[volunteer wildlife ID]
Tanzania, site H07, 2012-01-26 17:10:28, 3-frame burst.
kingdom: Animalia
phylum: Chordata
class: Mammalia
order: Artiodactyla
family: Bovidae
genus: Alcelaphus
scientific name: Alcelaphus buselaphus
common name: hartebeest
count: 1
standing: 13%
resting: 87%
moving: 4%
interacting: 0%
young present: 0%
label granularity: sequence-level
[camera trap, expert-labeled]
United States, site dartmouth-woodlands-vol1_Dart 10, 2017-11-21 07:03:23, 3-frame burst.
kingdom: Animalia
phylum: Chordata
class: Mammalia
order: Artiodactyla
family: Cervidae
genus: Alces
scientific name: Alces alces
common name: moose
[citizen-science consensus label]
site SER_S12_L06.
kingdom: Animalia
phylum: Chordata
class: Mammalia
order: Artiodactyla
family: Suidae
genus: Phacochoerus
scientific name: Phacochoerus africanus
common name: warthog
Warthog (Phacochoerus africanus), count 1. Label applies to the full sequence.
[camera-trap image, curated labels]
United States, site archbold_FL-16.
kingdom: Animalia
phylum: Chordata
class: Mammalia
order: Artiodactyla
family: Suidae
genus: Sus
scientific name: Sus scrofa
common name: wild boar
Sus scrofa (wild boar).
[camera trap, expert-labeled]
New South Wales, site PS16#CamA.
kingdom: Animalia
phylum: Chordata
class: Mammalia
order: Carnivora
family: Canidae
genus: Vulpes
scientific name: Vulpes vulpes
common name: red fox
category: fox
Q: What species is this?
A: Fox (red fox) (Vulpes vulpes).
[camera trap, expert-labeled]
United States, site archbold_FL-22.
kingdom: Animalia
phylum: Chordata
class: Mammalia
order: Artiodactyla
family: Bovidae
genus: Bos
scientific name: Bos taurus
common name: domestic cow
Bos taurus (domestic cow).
•••••
_The problem_: Reproduce exactly the lines from the one containing "New South Wales, site PS16#CamA." through the last line of the records above, including both, and nothing else.

_Exercise result_:
New South Wales, site PS16#CamA.
kingdom: Animalia
phylum: Chordata
class: Mammalia
order: Carnivora
family: Canidae
genus: Vulpes
scientific name: Vulpes vulpes
common name: red fox
category: fox
Q: What species is this?
A: Fox (red fox) (Vulpes vulpes).
[camera trap, expert-labeled]
United States, site archbold_FL-22.
kingdom: Animalia
phylum: Chordata
class: Mammalia
order: Artiodactyla
family: Bovidae
genus: Bos
scientific name: Bos taurus
common name: domestic cow
Bos taurus (domestic cow).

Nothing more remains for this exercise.